— Begin Records for processing —

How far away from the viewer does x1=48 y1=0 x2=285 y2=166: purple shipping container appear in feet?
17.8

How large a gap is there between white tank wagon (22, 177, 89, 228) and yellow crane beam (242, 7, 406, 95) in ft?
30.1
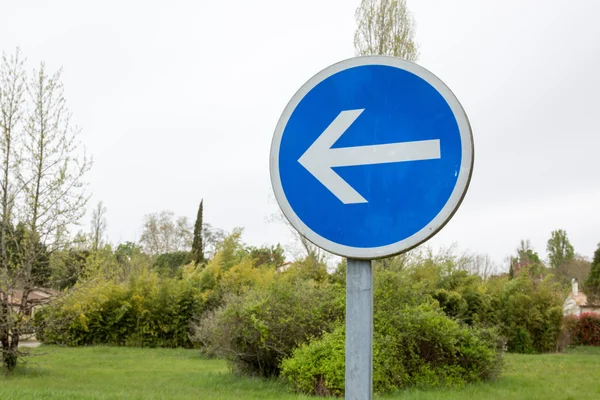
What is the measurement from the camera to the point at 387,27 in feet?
90.5

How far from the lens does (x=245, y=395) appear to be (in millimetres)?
9805

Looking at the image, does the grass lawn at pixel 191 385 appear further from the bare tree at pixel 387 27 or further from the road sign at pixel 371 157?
the bare tree at pixel 387 27

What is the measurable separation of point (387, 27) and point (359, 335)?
27579 mm

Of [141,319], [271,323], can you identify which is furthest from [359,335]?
[141,319]

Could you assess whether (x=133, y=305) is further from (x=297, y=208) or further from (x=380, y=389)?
(x=297, y=208)

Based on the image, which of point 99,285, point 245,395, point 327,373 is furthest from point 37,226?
point 327,373

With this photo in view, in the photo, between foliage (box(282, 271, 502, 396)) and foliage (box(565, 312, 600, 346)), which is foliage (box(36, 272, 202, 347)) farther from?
foliage (box(565, 312, 600, 346))

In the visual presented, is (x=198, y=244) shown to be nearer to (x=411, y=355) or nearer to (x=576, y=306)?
(x=576, y=306)

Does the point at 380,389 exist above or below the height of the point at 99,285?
below

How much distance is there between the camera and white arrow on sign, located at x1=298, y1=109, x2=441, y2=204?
5.65 feet

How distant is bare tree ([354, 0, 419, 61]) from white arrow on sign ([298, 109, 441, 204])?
2645 centimetres

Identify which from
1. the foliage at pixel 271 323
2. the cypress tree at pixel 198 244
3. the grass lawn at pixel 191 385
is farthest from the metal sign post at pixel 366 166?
the cypress tree at pixel 198 244

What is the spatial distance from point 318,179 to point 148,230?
2490 inches

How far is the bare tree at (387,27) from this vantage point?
27.4m
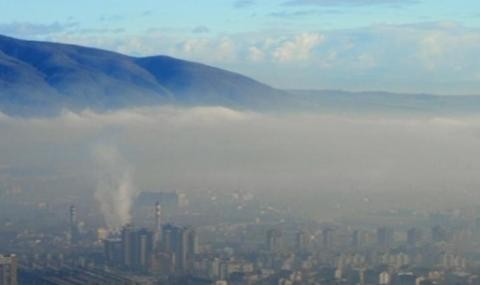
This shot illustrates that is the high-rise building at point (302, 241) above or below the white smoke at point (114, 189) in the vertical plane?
below

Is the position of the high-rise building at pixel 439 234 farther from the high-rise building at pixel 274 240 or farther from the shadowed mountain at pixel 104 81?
the shadowed mountain at pixel 104 81

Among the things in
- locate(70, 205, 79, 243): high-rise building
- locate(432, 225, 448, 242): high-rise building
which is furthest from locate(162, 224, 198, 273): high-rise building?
locate(432, 225, 448, 242): high-rise building

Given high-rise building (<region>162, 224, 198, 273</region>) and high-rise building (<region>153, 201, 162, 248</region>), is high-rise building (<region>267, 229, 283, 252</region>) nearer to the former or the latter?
high-rise building (<region>162, 224, 198, 273</region>)

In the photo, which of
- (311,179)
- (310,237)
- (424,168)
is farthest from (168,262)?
(424,168)

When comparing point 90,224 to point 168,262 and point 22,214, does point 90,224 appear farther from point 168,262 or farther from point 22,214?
point 168,262

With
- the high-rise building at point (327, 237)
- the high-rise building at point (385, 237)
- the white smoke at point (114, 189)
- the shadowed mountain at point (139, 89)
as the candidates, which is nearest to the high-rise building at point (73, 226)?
the white smoke at point (114, 189)

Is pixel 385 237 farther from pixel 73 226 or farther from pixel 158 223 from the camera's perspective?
pixel 73 226
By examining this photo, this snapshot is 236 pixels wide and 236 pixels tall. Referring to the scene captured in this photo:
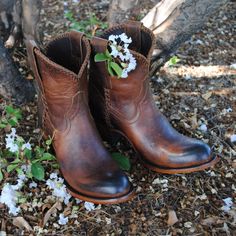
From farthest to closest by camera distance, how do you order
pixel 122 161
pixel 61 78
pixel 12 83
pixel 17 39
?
1. pixel 17 39
2. pixel 12 83
3. pixel 122 161
4. pixel 61 78

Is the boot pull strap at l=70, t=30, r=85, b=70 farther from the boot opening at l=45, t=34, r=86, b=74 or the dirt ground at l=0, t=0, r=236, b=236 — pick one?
the dirt ground at l=0, t=0, r=236, b=236

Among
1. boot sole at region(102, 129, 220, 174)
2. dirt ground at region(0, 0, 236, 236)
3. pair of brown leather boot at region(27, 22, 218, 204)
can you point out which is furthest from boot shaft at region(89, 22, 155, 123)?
dirt ground at region(0, 0, 236, 236)

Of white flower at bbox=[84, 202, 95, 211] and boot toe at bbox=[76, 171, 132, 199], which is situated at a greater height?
boot toe at bbox=[76, 171, 132, 199]

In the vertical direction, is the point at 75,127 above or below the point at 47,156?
above

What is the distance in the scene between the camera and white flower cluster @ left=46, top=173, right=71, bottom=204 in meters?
1.36

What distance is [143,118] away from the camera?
1384 millimetres

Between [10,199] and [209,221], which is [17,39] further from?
[209,221]

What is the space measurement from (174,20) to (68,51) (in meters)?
0.51

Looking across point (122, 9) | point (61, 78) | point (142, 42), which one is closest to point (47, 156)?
point (61, 78)

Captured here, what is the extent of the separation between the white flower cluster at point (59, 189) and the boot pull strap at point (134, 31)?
519 millimetres

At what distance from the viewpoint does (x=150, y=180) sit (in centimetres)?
145

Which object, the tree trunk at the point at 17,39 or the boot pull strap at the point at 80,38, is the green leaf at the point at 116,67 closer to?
the boot pull strap at the point at 80,38

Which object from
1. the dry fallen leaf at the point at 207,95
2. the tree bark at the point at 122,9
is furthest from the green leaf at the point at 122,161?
the tree bark at the point at 122,9

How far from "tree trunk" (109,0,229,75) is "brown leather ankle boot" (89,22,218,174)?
294mm
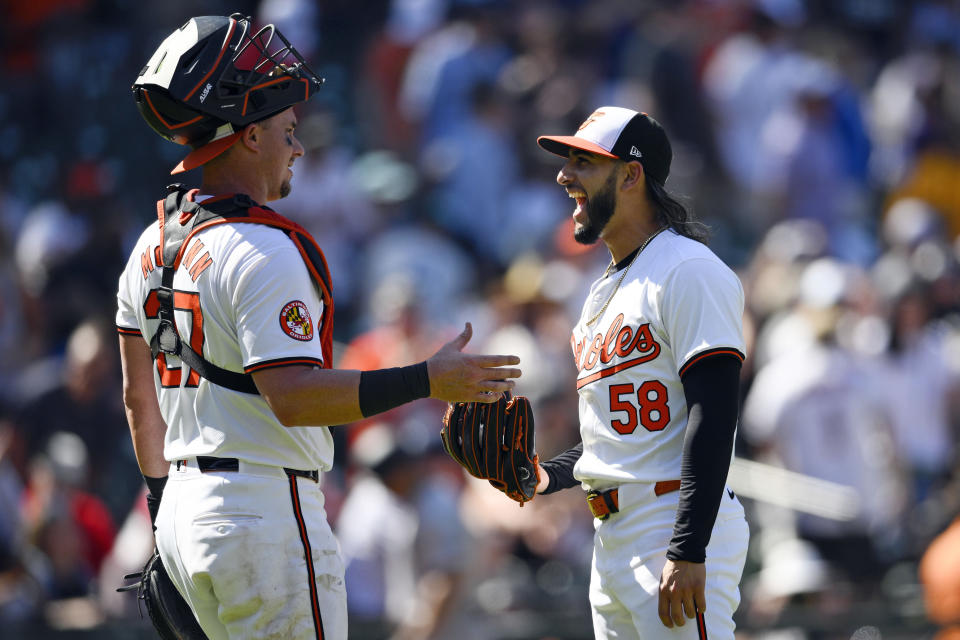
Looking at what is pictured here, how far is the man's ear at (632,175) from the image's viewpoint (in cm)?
429

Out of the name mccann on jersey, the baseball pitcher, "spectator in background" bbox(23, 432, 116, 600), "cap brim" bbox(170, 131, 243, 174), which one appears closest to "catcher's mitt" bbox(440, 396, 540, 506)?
the baseball pitcher

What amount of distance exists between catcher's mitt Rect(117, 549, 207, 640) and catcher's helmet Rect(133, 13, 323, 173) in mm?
1244

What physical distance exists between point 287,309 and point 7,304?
6999 millimetres

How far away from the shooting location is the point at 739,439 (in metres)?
8.85

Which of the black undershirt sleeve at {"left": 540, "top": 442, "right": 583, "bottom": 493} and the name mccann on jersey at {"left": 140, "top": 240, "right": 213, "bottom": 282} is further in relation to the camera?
the black undershirt sleeve at {"left": 540, "top": 442, "right": 583, "bottom": 493}

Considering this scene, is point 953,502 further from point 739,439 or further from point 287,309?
point 287,309

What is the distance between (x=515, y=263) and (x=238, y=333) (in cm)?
661

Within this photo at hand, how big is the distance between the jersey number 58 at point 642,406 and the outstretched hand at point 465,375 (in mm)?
439

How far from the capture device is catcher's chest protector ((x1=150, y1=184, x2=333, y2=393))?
3.82 m

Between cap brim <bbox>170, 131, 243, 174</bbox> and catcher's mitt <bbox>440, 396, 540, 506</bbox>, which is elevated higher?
cap brim <bbox>170, 131, 243, 174</bbox>

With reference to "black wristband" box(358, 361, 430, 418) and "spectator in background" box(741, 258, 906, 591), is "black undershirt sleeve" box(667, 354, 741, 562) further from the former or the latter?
"spectator in background" box(741, 258, 906, 591)

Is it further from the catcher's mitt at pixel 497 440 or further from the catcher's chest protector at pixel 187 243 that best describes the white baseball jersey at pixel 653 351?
the catcher's chest protector at pixel 187 243

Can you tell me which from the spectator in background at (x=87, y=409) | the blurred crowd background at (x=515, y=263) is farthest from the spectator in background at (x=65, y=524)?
the spectator in background at (x=87, y=409)

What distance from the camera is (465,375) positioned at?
3.71 meters
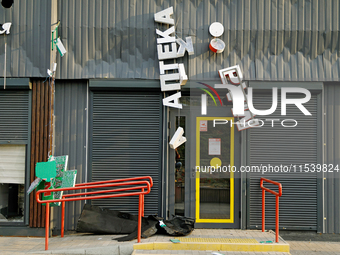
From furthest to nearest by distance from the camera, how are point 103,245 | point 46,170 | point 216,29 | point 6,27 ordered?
point 216,29 → point 6,27 → point 46,170 → point 103,245

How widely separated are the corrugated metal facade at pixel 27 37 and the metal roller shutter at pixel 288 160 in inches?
175

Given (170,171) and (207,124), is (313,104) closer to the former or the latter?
(207,124)

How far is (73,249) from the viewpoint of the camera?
525 centimetres

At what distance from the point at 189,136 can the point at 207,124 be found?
45 cm

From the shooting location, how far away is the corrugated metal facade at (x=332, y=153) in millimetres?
6527

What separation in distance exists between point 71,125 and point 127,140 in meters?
1.17

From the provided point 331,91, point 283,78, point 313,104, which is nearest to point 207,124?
point 283,78

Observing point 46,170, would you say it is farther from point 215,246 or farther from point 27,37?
point 215,246

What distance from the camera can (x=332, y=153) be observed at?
6609mm

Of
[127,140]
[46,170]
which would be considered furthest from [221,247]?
[46,170]

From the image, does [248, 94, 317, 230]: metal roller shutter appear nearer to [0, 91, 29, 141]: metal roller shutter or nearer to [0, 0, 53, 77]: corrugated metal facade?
[0, 0, 53, 77]: corrugated metal facade

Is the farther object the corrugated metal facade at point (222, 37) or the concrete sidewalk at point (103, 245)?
the corrugated metal facade at point (222, 37)

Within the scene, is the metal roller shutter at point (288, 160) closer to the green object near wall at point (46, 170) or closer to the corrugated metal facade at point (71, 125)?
the corrugated metal facade at point (71, 125)

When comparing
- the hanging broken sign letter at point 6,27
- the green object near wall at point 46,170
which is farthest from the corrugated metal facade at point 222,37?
the green object near wall at point 46,170
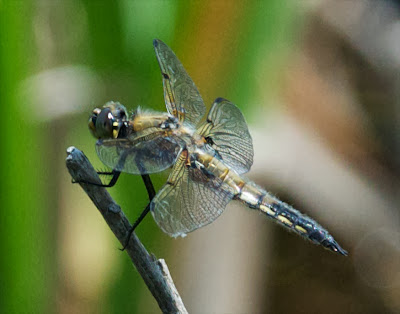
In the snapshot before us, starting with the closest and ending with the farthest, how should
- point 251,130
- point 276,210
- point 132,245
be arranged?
point 132,245 → point 276,210 → point 251,130

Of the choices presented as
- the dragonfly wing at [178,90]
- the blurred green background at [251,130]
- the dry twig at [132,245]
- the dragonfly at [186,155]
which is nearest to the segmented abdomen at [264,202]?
the dragonfly at [186,155]

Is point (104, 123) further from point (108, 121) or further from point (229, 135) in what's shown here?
point (229, 135)

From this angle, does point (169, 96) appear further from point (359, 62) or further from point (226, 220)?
point (359, 62)

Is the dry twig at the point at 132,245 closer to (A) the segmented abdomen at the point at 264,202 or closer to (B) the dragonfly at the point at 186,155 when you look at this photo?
(B) the dragonfly at the point at 186,155

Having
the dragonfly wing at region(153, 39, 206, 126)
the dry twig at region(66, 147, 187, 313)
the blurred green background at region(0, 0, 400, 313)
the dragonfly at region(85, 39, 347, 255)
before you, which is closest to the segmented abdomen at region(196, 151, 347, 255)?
the dragonfly at region(85, 39, 347, 255)

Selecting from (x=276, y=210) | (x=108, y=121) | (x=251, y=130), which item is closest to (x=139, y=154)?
(x=108, y=121)

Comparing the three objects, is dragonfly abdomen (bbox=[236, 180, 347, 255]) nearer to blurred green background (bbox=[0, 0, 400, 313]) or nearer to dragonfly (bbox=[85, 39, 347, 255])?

— End Records for processing —

**Exercise description**
Repeat every row above, word for word, from the line containing "What is the distance between" through the line containing "point 216,29 →", including both of those lines. Leave the pictures out of your answer.

**Solution to this problem**
What is the distance between (x=515, y=263) and (x=238, y=333) (in cm)?
661

Within this photo at hand, how big is the distance between the jersey number 58 at point 642,406 and the outstretched hand at point 465,375 (in mm)?
439

How far from the capture device is catcher's chest protector ((x1=150, y1=184, x2=333, y2=393))?
3.82 m

Between cap brim <bbox>170, 131, 243, 174</bbox> and catcher's mitt <bbox>440, 396, 540, 506</bbox>, which is elevated higher?
cap brim <bbox>170, 131, 243, 174</bbox>

With reference to "black wristband" box(358, 361, 430, 418) and "spectator in background" box(741, 258, 906, 591), is "black undershirt sleeve" box(667, 354, 741, 562) further from the former or the latter?
"spectator in background" box(741, 258, 906, 591)

Is it further from the catcher's mitt at pixel 497 440 or further from the catcher's chest protector at pixel 187 243 that best describes the white baseball jersey at pixel 653 351?
the catcher's chest protector at pixel 187 243

Can you tell me which from the spectator in background at (x=87, y=409) | the blurred crowd background at (x=515, y=263) is farthest from the spectator in background at (x=65, y=524)?
the spectator in background at (x=87, y=409)

What distance from the camera is (465,375) positioned at?
3.71 meters
From furthest to nearest by distance from the camera, how are point 103,245 | point 46,170 | point 216,29 | point 6,27 ordered?
point 216,29 → point 6,27 → point 46,170 → point 103,245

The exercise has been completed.